**PROMPT:**
Copy out the rows word for word, beginning at the line containing "How distant is pixel 92 281 from the lens?" and continuing through the end of the rows, both ends included.

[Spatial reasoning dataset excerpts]

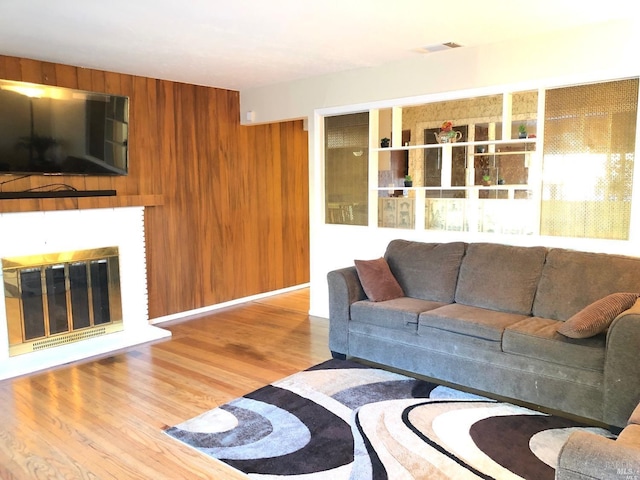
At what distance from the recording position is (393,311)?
12.0 ft

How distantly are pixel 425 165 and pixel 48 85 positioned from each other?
3.57 metres

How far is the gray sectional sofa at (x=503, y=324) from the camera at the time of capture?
2797mm

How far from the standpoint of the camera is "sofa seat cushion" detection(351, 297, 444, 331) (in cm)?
359

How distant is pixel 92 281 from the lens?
4512mm

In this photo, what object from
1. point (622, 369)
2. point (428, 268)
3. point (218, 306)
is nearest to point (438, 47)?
point (428, 268)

**CORRECT OUTPUT:**
How distant is pixel 92 281 from the lens?
4512mm

In this photo, what object from
1. point (622, 369)
2. point (428, 268)
3. point (218, 306)
is nearest to point (438, 47)?
point (428, 268)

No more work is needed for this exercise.